→ **What you are asked to do**
Reproduce everything in the material from its first line down to and including the line that contains "In the RC支柱 chart, how".

→ **Data excerpts**
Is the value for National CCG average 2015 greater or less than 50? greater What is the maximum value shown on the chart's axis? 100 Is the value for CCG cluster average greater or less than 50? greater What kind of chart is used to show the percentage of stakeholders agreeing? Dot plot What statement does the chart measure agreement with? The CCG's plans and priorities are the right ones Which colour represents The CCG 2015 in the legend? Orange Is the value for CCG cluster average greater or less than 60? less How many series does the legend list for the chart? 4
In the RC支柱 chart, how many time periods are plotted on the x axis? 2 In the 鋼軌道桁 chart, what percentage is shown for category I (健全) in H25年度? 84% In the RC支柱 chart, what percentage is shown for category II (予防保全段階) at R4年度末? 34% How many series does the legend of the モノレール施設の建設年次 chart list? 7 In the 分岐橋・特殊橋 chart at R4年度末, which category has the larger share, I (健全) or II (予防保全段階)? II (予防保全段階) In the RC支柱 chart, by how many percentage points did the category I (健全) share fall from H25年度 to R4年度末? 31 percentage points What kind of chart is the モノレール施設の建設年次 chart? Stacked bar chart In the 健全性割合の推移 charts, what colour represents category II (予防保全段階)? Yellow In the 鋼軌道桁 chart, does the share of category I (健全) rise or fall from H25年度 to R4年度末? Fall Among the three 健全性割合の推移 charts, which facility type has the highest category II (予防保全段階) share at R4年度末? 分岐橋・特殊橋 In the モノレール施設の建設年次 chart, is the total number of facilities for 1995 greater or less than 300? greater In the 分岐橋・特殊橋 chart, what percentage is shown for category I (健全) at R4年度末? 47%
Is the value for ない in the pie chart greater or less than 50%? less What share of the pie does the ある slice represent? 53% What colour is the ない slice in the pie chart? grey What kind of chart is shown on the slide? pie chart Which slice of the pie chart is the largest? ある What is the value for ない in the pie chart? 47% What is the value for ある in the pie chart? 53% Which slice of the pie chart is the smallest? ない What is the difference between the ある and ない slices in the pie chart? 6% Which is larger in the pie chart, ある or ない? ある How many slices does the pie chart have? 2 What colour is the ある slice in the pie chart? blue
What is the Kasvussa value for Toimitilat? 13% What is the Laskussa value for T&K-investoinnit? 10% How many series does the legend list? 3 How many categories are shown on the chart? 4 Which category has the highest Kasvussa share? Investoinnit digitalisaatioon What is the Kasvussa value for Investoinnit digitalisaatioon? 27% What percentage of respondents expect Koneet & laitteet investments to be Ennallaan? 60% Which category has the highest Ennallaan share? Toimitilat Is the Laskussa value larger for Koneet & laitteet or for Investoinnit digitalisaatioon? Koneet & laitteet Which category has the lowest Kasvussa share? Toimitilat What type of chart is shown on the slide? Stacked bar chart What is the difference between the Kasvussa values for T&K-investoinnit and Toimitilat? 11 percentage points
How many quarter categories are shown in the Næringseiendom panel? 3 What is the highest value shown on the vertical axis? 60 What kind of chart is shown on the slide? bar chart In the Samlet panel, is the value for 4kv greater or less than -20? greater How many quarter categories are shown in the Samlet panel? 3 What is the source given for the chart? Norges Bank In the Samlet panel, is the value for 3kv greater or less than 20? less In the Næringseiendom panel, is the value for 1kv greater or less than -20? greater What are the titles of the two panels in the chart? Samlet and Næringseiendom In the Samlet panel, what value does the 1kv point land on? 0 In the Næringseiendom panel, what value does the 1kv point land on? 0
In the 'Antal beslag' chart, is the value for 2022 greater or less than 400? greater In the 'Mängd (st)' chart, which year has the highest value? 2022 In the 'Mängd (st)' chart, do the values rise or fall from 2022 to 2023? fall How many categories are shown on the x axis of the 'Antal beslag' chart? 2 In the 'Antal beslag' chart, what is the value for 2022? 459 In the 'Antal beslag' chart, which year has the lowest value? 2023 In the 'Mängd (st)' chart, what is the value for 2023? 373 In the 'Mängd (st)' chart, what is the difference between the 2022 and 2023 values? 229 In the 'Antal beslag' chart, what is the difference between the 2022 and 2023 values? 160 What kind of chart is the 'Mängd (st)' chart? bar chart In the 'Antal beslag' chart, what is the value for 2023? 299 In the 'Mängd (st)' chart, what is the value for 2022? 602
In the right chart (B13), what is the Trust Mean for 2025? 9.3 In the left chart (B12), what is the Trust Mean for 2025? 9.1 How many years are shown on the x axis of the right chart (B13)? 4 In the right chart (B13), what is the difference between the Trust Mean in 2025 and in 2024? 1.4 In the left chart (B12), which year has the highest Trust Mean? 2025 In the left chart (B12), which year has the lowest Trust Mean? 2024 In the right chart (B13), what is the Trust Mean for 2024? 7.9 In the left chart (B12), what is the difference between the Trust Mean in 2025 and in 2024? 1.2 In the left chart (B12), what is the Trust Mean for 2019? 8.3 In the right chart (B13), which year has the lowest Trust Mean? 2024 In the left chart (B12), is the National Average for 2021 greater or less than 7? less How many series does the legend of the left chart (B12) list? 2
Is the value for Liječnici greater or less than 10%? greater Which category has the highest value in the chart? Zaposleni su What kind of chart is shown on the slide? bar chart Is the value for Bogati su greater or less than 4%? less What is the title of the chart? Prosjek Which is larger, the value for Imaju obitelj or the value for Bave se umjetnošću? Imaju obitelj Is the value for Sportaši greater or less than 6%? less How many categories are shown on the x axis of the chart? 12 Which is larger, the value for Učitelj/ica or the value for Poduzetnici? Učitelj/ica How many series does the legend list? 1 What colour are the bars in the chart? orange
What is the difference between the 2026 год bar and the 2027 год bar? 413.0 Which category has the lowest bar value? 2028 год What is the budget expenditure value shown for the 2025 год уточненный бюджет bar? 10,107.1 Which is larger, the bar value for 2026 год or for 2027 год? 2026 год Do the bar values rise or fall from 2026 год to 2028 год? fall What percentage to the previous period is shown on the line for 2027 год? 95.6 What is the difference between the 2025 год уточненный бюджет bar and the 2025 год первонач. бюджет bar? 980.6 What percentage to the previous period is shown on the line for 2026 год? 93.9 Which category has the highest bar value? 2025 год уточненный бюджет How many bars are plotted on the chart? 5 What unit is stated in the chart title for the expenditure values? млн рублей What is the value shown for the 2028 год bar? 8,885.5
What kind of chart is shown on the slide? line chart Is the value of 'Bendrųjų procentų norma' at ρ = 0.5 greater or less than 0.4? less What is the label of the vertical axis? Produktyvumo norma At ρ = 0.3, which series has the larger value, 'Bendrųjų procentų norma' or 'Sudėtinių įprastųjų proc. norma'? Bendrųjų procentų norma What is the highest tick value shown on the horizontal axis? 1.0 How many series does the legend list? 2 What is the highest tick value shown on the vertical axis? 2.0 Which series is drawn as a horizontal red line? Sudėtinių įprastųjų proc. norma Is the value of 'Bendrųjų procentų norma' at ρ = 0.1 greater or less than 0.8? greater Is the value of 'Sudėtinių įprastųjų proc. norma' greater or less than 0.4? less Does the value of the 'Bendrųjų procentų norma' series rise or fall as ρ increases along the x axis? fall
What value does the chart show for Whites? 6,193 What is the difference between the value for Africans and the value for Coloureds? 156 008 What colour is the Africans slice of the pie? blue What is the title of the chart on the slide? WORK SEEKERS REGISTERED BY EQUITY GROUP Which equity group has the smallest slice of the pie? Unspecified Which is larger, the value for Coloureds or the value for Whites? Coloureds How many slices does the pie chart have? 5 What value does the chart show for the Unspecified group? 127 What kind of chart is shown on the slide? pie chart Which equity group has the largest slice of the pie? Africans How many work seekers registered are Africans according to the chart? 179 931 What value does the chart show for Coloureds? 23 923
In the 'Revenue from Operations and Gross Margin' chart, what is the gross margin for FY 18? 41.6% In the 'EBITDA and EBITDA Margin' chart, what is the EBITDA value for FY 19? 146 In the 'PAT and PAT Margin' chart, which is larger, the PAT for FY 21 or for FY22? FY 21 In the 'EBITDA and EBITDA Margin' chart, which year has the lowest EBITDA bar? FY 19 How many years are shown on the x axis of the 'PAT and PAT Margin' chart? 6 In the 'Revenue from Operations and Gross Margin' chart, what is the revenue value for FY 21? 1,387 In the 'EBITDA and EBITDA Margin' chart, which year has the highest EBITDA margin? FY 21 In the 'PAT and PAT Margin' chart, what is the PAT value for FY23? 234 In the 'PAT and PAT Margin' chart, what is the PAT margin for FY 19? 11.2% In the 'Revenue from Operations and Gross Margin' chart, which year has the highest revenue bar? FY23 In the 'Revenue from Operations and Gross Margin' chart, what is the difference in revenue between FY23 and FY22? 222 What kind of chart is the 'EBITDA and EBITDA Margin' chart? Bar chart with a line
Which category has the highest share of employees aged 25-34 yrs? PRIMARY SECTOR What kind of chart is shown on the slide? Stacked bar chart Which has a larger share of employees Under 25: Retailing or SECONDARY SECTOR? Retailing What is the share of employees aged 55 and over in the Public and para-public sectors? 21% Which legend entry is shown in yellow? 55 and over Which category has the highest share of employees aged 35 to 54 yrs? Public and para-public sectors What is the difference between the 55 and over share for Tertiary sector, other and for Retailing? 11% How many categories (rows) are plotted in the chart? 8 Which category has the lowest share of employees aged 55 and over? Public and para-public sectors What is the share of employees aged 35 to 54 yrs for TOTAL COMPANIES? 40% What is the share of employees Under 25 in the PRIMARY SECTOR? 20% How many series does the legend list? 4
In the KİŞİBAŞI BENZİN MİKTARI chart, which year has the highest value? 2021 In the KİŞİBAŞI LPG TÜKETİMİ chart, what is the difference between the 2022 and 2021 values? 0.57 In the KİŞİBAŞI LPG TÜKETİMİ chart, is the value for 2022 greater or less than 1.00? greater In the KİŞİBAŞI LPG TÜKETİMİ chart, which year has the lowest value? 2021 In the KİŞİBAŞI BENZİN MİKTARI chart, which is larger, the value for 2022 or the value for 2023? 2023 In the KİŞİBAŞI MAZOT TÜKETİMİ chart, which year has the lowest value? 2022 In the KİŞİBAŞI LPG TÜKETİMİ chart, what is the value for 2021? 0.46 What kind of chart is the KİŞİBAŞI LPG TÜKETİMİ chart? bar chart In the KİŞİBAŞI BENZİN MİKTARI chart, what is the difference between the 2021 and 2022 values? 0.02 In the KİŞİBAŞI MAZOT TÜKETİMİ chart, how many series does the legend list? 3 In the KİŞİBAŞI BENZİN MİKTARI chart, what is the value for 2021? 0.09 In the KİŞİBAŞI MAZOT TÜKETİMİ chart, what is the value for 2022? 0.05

→ **Solution**
Is the value for National CCG average 2015 greater or less than 50? greater What is the maximum value shown on the chart's axis? 100 Is the value for CCG cluster average greater or less than 50? greater What kind of chart is used to show the percentage of stakeholders agreeing? Dot plot What statement does the chart measure agreement with? The CCG's plans and priorities are the right ones Which colour represents The CCG 2015 in the legend? Orange Is the value for CCG cluster average greater or less than 60? less How many series does the legend list for the chart? 4
In the RC支柱 chart, how many time periods are plotted on the x axis? 2 In the 鋼軌道桁 chart, what percentage is shown for category I (健全) in H25年度? 84% In the RC支柱 chart, what percentage is shown for category II (予防保全段階) at R4年度末? 34% How many series does the legend of the モノレール施設の建設年次 chart list? 7 In the 分岐橋・特殊橋 chart at R4年度末, which category has the larger share, I (健全) or II (予防保全段階)? II (予防保全段階) In the RC支柱 chart, by how many percentage points did the category I (健全) share fall from H25年度 to R4年度末? 31 percentage points What kind of chart is the モノレール施設の建設年次 chart? Stacked bar chart In the 健全性割合の推移 charts, what colour represents category II (予防保全段階)? Yellow In the 鋼軌道桁 chart, does the share of category I (健全) rise or fall from H25年度 to R4年度末? Fall Among the three 健全性割合の推移 charts, which facility type has the highest category II (予防保全段階) share at R4年度末? 分岐橋・特殊橋 In the モノレール施設の建設年次 chart, is the total number of facilities for 1995 greater or less than 300? greater In the 分岐橋・特殊橋 chart, what percentage is shown for category I (健全) at R4年度末? 47%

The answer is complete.